[PROBLEM REQUIREMENTS] Write the entries below out again exactly; any picture in them stays out.

[INPUT MATERIAL]
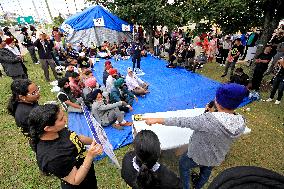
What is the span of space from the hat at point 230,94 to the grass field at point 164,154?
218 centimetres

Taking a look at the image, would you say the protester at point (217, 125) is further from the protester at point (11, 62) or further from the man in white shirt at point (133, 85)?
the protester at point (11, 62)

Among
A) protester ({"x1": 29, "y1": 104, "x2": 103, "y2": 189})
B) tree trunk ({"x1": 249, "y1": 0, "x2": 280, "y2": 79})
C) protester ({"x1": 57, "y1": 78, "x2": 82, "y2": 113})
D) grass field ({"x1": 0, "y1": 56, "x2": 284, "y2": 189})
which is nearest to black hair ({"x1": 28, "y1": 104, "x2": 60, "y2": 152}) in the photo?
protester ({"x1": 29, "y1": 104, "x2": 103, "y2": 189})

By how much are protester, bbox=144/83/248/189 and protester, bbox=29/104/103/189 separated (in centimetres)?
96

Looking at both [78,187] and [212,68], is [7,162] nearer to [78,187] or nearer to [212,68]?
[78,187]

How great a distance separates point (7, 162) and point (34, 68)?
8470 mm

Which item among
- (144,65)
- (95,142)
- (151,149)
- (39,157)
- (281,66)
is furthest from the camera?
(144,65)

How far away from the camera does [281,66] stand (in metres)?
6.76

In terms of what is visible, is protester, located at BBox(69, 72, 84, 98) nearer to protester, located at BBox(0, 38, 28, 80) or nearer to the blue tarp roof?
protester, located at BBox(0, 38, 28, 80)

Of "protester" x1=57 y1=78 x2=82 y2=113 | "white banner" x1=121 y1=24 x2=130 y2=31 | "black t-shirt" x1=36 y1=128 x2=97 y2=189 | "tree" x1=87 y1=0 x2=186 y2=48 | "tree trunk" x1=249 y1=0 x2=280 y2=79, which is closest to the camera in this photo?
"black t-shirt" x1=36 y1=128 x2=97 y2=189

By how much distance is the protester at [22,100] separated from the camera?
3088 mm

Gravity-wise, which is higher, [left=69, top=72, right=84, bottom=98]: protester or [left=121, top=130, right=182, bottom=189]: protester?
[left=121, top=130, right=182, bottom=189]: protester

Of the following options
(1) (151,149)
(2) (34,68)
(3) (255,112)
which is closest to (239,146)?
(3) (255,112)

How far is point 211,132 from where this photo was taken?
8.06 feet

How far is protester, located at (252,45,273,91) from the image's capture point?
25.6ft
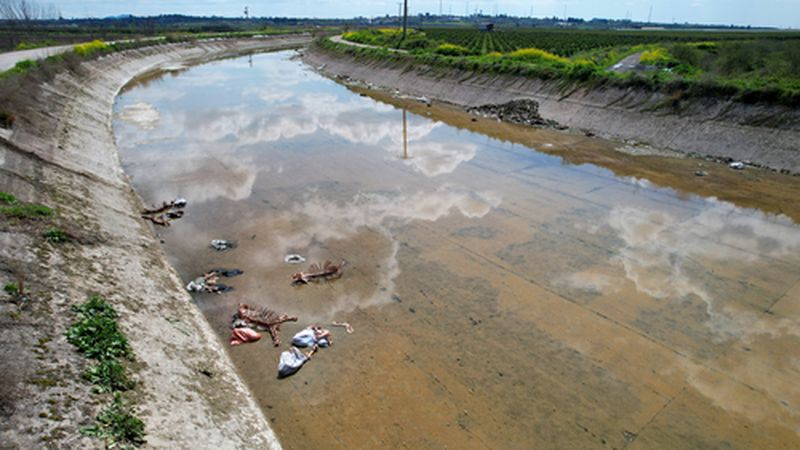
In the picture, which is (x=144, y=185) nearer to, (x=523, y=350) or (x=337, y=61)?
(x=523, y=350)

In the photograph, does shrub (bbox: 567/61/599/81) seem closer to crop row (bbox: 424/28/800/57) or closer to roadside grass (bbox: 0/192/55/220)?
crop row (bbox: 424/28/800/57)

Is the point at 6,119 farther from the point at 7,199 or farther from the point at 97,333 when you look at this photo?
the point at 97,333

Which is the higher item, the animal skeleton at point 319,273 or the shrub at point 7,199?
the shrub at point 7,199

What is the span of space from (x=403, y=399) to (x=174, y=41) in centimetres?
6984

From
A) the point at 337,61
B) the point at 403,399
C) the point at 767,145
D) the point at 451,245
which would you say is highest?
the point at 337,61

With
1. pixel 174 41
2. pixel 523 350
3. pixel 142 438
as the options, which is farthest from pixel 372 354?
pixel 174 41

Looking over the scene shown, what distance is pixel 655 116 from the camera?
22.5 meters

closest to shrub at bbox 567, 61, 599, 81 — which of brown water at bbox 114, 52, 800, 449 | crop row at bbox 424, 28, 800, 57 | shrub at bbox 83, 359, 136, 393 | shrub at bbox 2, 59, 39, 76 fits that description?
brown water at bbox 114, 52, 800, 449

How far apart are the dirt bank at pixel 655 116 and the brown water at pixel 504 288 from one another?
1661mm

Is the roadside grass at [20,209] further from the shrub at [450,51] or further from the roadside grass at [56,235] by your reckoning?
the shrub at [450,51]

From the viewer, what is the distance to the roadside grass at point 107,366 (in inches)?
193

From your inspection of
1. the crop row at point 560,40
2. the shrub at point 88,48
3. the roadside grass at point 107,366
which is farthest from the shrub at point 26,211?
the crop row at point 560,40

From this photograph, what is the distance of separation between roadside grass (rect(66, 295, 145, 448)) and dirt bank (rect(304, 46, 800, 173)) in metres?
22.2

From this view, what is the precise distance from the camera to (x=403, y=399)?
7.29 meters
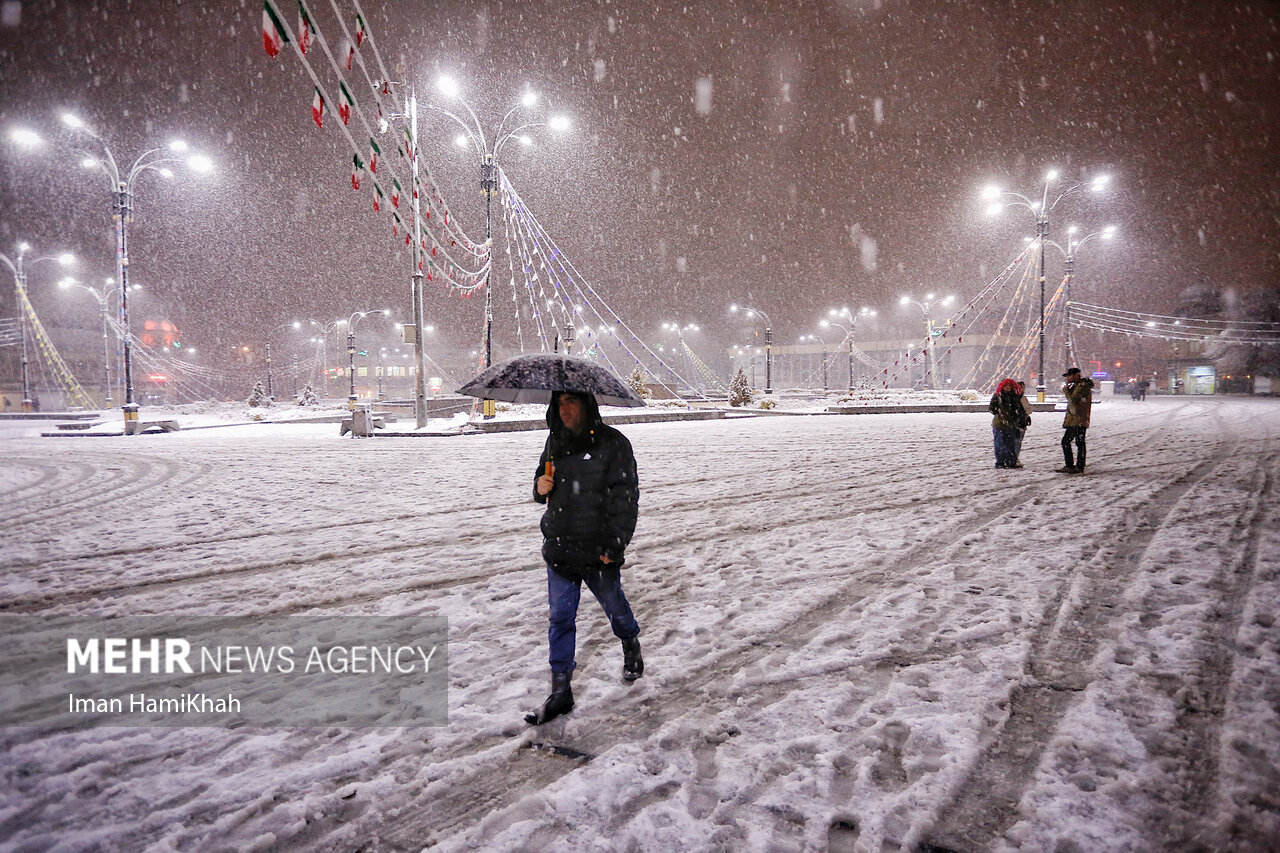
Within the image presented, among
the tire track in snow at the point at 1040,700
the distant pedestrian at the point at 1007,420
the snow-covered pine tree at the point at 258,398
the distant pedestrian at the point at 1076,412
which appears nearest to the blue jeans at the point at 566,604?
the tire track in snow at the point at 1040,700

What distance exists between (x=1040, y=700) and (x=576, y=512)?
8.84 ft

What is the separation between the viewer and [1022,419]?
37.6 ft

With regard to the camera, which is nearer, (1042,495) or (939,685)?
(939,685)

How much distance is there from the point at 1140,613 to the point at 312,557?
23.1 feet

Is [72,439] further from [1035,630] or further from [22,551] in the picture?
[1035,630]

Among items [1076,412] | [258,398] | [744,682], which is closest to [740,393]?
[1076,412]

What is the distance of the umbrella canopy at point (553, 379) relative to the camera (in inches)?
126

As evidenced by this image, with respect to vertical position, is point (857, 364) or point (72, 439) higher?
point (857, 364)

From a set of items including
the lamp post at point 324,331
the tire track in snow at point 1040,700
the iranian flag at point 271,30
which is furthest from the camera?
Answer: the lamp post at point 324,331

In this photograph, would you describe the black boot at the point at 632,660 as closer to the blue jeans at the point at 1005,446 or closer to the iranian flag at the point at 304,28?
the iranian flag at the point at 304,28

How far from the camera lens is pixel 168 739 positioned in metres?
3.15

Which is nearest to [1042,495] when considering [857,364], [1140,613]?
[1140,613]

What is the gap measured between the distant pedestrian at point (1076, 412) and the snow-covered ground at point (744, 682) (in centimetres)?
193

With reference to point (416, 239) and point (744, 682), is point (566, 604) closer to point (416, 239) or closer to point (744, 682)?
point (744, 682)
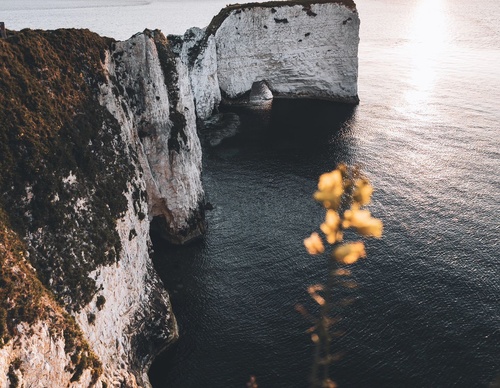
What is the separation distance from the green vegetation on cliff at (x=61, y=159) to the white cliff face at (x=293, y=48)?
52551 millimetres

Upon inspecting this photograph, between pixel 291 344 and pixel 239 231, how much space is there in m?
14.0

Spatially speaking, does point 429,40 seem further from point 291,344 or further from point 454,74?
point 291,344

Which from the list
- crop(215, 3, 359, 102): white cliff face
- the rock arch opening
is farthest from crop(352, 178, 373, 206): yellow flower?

[EXERCISE SOLUTION]
What is the span of space from the hat at point 230,94 to the grass field at point 164,154?
218 centimetres

Taking a look at the image, would you say the protester at point (217, 125) is further from the protester at point (11, 62) or further from the man in white shirt at point (133, 85)?
the protester at point (11, 62)

Among
A) protester ({"x1": 29, "y1": 104, "x2": 103, "y2": 189})
B) tree trunk ({"x1": 249, "y1": 0, "x2": 280, "y2": 79})
C) protester ({"x1": 57, "y1": 78, "x2": 82, "y2": 113})
D) grass field ({"x1": 0, "y1": 56, "x2": 284, "y2": 189})
which is nearest to black hair ({"x1": 28, "y1": 104, "x2": 60, "y2": 152}) in the photo?
protester ({"x1": 29, "y1": 104, "x2": 103, "y2": 189})

By how much are protester, bbox=144/83/248/189 and protester, bbox=29/104/103/189 separated (in centimetres)?
96

Looking at both [78,187] and [212,68], is [7,162] nearer to [78,187] or nearer to [212,68]?
[78,187]

How great a distance separates point (7, 162) and point (34, 68)?
8470 mm

Which item among
- (144,65)
- (95,142)
- (151,149)
- (39,157)
- (281,66)
is furthest from the camera?
(144,65)

How far away from the camera does [281,66] stand (in metres)?
6.76

In terms of what is visible, is protester, located at BBox(69, 72, 84, 98) nearer to protester, located at BBox(0, 38, 28, 80) or nearer to the blue tarp roof?
protester, located at BBox(0, 38, 28, 80)

Of "protester" x1=57 y1=78 x2=82 y2=113 | "white banner" x1=121 y1=24 x2=130 y2=31 | "black t-shirt" x1=36 y1=128 x2=97 y2=189 | "tree" x1=87 y1=0 x2=186 y2=48 | "tree trunk" x1=249 y1=0 x2=280 y2=79, which is closest to the camera in this photo?
"black t-shirt" x1=36 y1=128 x2=97 y2=189

By how much distance is the protester at [22,100] separated from the camera?
3088 mm

Gravity-wise, which is higher, [left=69, top=72, right=84, bottom=98]: protester or [left=121, top=130, right=182, bottom=189]: protester?
[left=121, top=130, right=182, bottom=189]: protester

Of the following options
(1) (151,149)
(2) (34,68)
(3) (255,112)
which is closest to (239,146)?
(3) (255,112)

How far is point 211,132 from where this photo was taken?
8.06 feet

How far is protester, located at (252,45,273,91) from the image's capture point?
25.6ft
In the picture, which is (x=144, y=185) nearer to, (x=523, y=350) or (x=337, y=61)?
(x=523, y=350)

In the photograph, does shrub (bbox: 567/61/599/81) seem closer to crop row (bbox: 424/28/800/57) or closer to roadside grass (bbox: 0/192/55/220)?
crop row (bbox: 424/28/800/57)

Is the point at 6,119 farther from the point at 7,199 or farther from the point at 97,333 when you look at this photo?
the point at 97,333

Which is the higher item, the animal skeleton at point 319,273 or the shrub at point 7,199?
the shrub at point 7,199

What is the span of space from (x=403, y=399) to (x=174, y=41) in centimetres?
6984

From
A) the point at 337,61
B) the point at 403,399
C) the point at 767,145
D) the point at 451,245
which would you say is highest?
the point at 337,61

With
1. pixel 174 41
2. pixel 523 350
3. pixel 142 438
as the options, which is farthest from pixel 372 354?
pixel 174 41

Looking over the scene shown, what distance is pixel 655 116 from the camera?
22.5 meters

closest to shrub at bbox 567, 61, 599, 81 — which of brown water at bbox 114, 52, 800, 449 | crop row at bbox 424, 28, 800, 57 | shrub at bbox 83, 359, 136, 393 | shrub at bbox 2, 59, 39, 76 fits that description?
brown water at bbox 114, 52, 800, 449

How far apart are the dirt bank at pixel 655 116 and the brown water at pixel 504 288 from one another?
1661mm

Is the roadside grass at [20,209] further from the shrub at [450,51] or further from the roadside grass at [56,235] by your reckoning?
the shrub at [450,51]

From the viewer, what is the distance to the roadside grass at point 107,366 (in inches)?
193

From your inspection of
1. the crop row at point 560,40
2. the shrub at point 88,48
3. the roadside grass at point 107,366
which is farthest from the shrub at point 26,211?
the crop row at point 560,40

From this photograph, what is the distance of separation between roadside grass (rect(66, 295, 145, 448)) and dirt bank (rect(304, 46, 800, 173)) in metres?
22.2

From this view, what is the precise distance from the camera to (x=403, y=399)?
7.29 meters
Within the image presented, among
the tire track in snow at the point at 1040,700
the distant pedestrian at the point at 1007,420
the snow-covered pine tree at the point at 258,398
the distant pedestrian at the point at 1076,412
which appears nearest to the blue jeans at the point at 566,604?
the tire track in snow at the point at 1040,700

What distance exists between (x=1040, y=700) and (x=576, y=512)?
8.84 ft

What is the separation between the viewer and [1022,419]?
37.6 ft

With regard to the camera, which is nearer, (1042,495) or (939,685)?
(939,685)

How much distance is there from the point at 1140,613 to the point at 312,557?
23.1 feet

Is [72,439] further from [1035,630] or further from [22,551] in the picture?
[1035,630]

Among items [1076,412] | [258,398] | [744,682], which is closest to [740,393]?
[1076,412]

What is the distance of the umbrella canopy at point (553, 379) relative to the camera (in inches)?
126

As evidenced by this image, with respect to vertical position, is point (857, 364) or point (72, 439) higher?
point (857, 364)

From a set of items including
the lamp post at point 324,331
the tire track in snow at point 1040,700
the iranian flag at point 271,30
which is furthest from the camera?
Answer: the lamp post at point 324,331

In this photograph, would you describe the black boot at the point at 632,660 as closer to the blue jeans at the point at 1005,446 or closer to the iranian flag at the point at 304,28?
the iranian flag at the point at 304,28

How far from the camera lens is pixel 168 739 positioned in metres?
3.15

Which is nearest to [1042,495] when considering [857,364], [1140,613]?
[1140,613]

What is the gap measured between the distant pedestrian at point (1076, 412) and the snow-covered ground at point (744, 682) (in centimetres)?
193

With reference to point (416, 239) and point (744, 682), is point (566, 604) closer to point (416, 239) or closer to point (744, 682)?
point (744, 682)
What is the separation distance from the green vegetation on cliff at (x=61, y=159) to the white cliff face at (x=293, y=48)?
52551 millimetres

Upon inspecting this photograph, between pixel 291 344 and pixel 239 231, how much space is there in m?
14.0

Spatially speaking, does point 429,40 seem further from point 291,344 or further from point 454,74?
point 291,344

Which from the list
- crop(215, 3, 359, 102): white cliff face
- the rock arch opening
is farthest from crop(352, 178, 373, 206): yellow flower?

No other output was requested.